● **Problem description**:
All of the records below should be output exactly.

(begin)

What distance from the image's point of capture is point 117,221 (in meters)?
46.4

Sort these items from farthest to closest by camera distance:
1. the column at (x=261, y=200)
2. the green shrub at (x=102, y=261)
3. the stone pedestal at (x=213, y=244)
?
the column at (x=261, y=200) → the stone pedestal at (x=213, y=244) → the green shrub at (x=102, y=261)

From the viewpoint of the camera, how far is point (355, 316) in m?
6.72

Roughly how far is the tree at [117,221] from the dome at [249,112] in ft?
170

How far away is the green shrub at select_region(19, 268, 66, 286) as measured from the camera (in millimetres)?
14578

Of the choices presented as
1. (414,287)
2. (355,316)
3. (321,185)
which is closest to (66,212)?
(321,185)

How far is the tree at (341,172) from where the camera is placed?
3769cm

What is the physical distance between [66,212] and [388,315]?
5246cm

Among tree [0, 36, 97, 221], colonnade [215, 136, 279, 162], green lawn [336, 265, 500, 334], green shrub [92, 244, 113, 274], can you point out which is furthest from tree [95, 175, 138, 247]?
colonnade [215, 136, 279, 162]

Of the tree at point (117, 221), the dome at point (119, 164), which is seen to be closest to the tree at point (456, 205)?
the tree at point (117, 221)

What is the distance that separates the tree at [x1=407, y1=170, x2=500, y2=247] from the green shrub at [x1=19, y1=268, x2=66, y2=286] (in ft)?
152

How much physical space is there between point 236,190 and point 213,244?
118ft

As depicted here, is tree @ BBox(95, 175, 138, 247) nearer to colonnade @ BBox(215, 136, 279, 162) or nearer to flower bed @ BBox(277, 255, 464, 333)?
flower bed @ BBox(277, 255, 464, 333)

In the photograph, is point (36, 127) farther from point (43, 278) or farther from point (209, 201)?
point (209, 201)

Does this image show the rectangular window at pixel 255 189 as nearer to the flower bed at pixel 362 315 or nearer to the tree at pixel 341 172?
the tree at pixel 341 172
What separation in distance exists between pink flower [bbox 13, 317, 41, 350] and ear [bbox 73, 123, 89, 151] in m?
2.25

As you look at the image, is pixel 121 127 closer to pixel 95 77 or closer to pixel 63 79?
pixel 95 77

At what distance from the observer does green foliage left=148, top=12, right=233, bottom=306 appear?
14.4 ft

(end)

● **Correct result**:
What distance from the image's point of capture is point 117,221 (in meters)?
46.4

Sort these items from farthest to closest by camera distance:
1. the column at (x=261, y=200)
2. the green shrub at (x=102, y=261)
3. the stone pedestal at (x=213, y=244)
?
the column at (x=261, y=200) → the stone pedestal at (x=213, y=244) → the green shrub at (x=102, y=261)

From the viewpoint of the camera, how far is point (355, 316) in m?
6.72

Roughly how far is the tree at [117,221] from the dome at [249,112] in ft?
170

How far away is the green shrub at select_region(19, 268, 66, 286) as measured from the camera (in millimetres)?
14578

Of the choices presented as
1. (414,287)
2. (355,316)
3. (321,185)
which is closest to (66,212)?
(321,185)

How far is the tree at (341,172) from where the camera is placed?
3769cm

What is the physical distance between [66,212] and [388,315]?
5246cm

Among tree [0, 36, 97, 221], colonnade [215, 136, 279, 162], green lawn [336, 265, 500, 334], green shrub [92, 244, 113, 274], can you point out which is furthest from tree [95, 175, 138, 247]?
colonnade [215, 136, 279, 162]

Of the tree at point (117, 221), the dome at point (119, 164), which is seen to be closest to the tree at point (456, 205)?
the tree at point (117, 221)

What is the distance that separates the tree at [x1=407, y1=170, x2=500, y2=247] from the green shrub at [x1=19, y1=268, x2=66, y2=286] (in ft)?
152

How much physical space is there between point 236,190 and point 213,244?
118ft

As depicted here, is tree @ BBox(95, 175, 138, 247) nearer to colonnade @ BBox(215, 136, 279, 162) or nearer to flower bed @ BBox(277, 255, 464, 333)?
flower bed @ BBox(277, 255, 464, 333)

In the photograph, is point (36, 127) farther from point (43, 278) or farther from point (209, 201)?
point (209, 201)

Does this image show the rectangular window at pixel 255 189 as nearer to the flower bed at pixel 362 315 or nearer to the tree at pixel 341 172?
the tree at pixel 341 172
What separation in distance exists between pink flower [bbox 13, 317, 41, 350] and ear [bbox 73, 123, 89, 151] in m?
2.25

As you look at the image, is pixel 121 127 closer to pixel 95 77 or closer to pixel 63 79?
pixel 95 77

At what distance from the observer does green foliage left=148, top=12, right=233, bottom=306 appear?
14.4 ft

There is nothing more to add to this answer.